I have not seen the pool or the warehouse-esque structure that houses it yet, but I have been told that the current 'regular' furnace is not doing much to heat the water despite the considerable expense to build it. Sounds like the furnace, which is located 50 metres away from the pool, has a grid-like pipe system above the flames that the water is pumped through. The water then travels the 50m in underground pipes before entering the pool via 8 inlet feeds.
The guy who contacted me wants me to build a test rocket heater at one of the inlets. He does not know how the rocket heater would actually heat the water, or how to build the unit, but the idea is for me to do that and then he will test the temps pre and post rocket heater, which will determine how many more units need to be built at other inlets.
He seems to think he needs another 25kw but I have a strong feeling that there are many variables to the situation that he is not taking into consideration - for example, he cannot tell me for how long the additional heaters would need to produce 25kw, and he has not considered the difference between the energy needed to get the pool to desired temperature and the energy needed to maintain the pool at the desired temp.

**PROMPT A**: In the passage about heating the pool, how far from the pool is the furnace located?
**PROMPT B**: Extend the passage about heating the pool with a rocket heater, beginning directly after its final sentence.

**PROVIDED DATA**:
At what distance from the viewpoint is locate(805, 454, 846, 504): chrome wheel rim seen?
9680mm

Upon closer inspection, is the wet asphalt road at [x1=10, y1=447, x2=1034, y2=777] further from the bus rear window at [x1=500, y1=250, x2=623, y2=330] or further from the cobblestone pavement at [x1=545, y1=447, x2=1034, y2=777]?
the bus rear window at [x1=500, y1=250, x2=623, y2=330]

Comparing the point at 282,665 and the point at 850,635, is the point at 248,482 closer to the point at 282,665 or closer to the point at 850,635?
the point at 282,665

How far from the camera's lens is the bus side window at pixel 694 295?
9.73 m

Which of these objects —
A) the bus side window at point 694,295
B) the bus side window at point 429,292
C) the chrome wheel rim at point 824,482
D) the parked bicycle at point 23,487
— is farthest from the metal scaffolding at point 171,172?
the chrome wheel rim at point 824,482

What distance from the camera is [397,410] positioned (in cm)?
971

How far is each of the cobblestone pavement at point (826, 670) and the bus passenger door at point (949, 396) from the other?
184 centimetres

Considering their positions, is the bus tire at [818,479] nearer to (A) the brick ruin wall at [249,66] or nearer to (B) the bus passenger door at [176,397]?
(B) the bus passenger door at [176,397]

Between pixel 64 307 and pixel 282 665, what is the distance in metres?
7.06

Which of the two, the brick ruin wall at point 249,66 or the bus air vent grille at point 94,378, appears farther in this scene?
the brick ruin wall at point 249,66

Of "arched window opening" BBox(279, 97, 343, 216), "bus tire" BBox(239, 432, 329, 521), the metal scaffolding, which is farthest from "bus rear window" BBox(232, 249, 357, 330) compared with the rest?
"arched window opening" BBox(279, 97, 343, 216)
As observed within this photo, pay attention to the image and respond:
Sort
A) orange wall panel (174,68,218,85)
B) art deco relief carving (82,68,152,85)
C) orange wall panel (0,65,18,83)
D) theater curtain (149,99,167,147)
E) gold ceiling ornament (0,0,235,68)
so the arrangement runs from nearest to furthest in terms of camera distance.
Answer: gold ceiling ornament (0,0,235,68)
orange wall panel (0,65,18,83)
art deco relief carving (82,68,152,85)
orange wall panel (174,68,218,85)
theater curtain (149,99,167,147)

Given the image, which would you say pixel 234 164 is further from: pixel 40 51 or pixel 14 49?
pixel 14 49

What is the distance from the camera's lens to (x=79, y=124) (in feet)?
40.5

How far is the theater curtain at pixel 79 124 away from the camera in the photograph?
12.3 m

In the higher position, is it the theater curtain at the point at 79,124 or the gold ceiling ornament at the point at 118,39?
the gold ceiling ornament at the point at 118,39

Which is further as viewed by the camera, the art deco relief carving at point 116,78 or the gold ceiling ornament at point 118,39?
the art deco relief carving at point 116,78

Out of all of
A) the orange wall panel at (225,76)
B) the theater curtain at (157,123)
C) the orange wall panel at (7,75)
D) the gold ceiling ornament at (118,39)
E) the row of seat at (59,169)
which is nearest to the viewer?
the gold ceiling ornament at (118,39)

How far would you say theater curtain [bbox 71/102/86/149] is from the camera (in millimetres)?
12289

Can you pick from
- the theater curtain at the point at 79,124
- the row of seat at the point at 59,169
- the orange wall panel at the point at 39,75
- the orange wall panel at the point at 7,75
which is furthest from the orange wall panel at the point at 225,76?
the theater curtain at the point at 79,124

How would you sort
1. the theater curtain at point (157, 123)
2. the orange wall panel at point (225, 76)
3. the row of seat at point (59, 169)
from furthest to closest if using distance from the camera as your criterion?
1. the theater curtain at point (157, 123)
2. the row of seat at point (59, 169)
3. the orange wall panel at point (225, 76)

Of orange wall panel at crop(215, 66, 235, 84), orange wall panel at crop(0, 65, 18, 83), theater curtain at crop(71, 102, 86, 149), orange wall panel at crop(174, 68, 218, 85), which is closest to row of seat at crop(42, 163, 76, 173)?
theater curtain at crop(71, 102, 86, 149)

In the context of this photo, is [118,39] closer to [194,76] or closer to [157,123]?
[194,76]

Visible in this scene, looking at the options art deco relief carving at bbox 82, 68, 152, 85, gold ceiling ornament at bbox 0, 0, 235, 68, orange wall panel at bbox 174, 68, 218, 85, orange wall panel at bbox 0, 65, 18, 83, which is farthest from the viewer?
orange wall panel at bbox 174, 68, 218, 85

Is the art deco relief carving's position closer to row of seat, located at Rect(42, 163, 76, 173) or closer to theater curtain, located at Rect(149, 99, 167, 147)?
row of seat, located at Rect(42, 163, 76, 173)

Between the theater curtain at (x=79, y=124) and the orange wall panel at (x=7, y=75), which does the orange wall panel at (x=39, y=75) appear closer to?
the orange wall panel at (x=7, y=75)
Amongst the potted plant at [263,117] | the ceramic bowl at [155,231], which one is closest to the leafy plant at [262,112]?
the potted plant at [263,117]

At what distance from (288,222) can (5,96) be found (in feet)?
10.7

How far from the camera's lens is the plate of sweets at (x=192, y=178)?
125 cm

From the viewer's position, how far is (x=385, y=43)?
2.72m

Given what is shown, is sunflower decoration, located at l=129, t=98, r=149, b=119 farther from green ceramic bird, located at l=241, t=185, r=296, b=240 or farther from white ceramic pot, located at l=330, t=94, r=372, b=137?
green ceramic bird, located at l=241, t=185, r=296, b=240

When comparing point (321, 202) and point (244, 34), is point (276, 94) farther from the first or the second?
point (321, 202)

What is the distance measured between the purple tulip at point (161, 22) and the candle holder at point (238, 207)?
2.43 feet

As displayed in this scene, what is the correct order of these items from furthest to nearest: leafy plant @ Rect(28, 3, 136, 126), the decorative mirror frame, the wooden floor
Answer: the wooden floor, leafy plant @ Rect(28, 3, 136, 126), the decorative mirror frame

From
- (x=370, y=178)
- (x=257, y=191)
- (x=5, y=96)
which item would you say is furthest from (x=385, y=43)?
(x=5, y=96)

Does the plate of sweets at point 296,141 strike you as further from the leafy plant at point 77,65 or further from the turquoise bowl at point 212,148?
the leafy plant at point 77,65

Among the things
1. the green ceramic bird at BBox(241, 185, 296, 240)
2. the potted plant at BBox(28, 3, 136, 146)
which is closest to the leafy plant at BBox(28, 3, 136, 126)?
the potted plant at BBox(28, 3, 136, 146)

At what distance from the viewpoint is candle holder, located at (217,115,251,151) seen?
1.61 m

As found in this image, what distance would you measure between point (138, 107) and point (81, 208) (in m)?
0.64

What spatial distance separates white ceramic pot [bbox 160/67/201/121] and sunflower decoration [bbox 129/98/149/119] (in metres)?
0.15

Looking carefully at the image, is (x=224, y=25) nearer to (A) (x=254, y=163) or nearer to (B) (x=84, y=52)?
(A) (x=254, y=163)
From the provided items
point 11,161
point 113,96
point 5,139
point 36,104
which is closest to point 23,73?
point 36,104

**EXPECTED OUTPUT A**: 50 metres

**EXPECTED OUTPUT B**:
The current furnace is being fed manually, the fuel being long 'quarter rounds' from a local saw mill.
My thinking is along the following lines:
* J-tube test unit, because a) a batch box might heat the water too much too quickly and we don't want the swimmers to burn at the inlets inside the pool, and b) the J-tube can have a 'slide-feed' constructed above the mouth so that those long quarter rounds can slide down, thus keeping the rocket going for a few hours before needing to be tended to.
* On top of the regular upside down oil-drum radiator of the rocket heater will be a smaller barrel, with thick copper pipe coiled around the oil-drum radiator. Water first enters from ground level, runs up and through the coiled copper pipes, then into the barrel, before leaving the top of the barrel to the pool inlet. There is a pump moving the water through the system, so I hope I don't need to think too much about thermosyphon effects; the rate at which the water moves through the system will need to be kept to a minimum.
* Inside the pool venue, build a big batch box (perhaps 20cm) that heats a big brick bell so that heat can be stored in the thermal mass at night, which should prevent pool heat loss too.
Any thoughts?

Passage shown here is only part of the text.